[Collection entries]
══════════

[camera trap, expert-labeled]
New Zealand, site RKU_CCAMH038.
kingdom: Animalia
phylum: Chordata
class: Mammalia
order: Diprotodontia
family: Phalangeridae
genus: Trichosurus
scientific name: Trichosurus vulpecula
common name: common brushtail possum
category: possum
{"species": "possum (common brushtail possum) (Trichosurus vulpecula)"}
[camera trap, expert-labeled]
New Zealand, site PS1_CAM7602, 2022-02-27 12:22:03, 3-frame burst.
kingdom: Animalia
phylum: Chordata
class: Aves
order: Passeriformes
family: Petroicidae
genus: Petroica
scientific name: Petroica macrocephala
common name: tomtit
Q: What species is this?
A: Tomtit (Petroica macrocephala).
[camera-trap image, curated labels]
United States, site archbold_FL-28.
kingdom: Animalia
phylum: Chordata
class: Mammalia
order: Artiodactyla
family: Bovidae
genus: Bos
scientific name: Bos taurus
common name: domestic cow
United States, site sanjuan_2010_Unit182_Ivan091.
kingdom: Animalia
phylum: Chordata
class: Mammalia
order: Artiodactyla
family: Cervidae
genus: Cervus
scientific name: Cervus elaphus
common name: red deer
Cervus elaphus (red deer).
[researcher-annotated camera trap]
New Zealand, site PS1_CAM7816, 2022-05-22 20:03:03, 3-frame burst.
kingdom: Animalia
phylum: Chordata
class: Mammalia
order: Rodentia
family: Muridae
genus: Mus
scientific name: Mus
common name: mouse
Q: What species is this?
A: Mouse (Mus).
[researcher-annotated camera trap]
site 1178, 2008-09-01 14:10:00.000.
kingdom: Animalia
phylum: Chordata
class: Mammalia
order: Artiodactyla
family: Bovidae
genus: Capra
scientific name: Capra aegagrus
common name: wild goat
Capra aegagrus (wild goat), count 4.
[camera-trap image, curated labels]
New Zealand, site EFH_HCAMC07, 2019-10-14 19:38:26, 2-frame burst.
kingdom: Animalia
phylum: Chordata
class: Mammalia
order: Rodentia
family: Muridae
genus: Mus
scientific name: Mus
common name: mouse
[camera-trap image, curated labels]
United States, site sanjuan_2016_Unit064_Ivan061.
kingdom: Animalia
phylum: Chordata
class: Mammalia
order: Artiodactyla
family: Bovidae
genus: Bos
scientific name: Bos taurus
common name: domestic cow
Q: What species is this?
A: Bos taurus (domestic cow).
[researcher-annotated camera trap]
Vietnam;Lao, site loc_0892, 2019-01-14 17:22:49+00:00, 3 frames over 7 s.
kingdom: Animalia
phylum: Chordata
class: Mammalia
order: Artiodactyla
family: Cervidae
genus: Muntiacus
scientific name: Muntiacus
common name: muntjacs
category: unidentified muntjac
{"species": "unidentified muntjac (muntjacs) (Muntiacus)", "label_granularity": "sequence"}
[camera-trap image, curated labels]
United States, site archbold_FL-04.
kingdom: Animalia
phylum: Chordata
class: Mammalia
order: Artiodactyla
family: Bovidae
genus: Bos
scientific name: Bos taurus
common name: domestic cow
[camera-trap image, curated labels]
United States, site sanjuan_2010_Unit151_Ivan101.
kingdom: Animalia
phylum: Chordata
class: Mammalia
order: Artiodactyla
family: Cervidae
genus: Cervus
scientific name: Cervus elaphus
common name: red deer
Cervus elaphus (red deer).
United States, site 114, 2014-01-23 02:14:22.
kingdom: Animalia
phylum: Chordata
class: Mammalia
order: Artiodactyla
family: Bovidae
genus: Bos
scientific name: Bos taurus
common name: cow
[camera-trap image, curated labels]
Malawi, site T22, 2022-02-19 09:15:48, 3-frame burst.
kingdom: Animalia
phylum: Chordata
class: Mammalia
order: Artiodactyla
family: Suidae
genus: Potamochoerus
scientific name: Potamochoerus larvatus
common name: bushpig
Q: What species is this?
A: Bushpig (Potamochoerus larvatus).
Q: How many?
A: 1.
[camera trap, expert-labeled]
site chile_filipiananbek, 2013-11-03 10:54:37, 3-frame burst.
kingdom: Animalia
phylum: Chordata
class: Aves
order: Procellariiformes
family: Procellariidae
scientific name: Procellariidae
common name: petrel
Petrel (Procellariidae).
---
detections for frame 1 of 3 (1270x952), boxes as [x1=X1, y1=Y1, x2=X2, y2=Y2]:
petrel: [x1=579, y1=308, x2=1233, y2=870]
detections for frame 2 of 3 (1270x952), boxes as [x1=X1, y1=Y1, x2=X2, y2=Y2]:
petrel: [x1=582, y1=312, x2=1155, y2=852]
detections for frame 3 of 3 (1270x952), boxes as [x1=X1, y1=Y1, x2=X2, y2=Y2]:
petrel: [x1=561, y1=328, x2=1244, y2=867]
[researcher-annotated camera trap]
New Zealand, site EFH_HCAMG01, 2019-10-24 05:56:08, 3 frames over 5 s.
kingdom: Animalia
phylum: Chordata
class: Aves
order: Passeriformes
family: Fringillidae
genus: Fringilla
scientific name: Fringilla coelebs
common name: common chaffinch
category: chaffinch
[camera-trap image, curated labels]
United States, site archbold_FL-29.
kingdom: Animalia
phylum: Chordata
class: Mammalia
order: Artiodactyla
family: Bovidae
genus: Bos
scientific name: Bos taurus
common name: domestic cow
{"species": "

══════════

> _Brief_: Only lines holding the word "over" are wanted, so copy each of them from the records above.

> _Result of the task_:
Vietnam;Lao, site loc_0892, 2019-01-14 17:22:49+00:00, 3 frames over 7 s.
New Zealand, site EFH_HCAMG01, 2019-10-24 05:56:08, 3 frames over 5 s.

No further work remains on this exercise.